• [Task requirements]:
Copy out the final stretch of the listing: the line that contains "medicines for constipation-Fennel seed" and all lines after it, exactly as they appear.

• [Entries shown]:
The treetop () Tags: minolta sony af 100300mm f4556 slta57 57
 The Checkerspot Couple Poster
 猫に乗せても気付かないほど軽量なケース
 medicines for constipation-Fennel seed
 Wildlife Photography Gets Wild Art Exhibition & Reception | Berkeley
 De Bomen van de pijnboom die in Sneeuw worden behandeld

• [Expected output]:
 medicines for constipation-Fennel seed
 Wildlife Photography Gets Wild Art Exhibition & Reception | Berkeley
 De Bomen van de pijnboom die in Sneeuw worden behandeld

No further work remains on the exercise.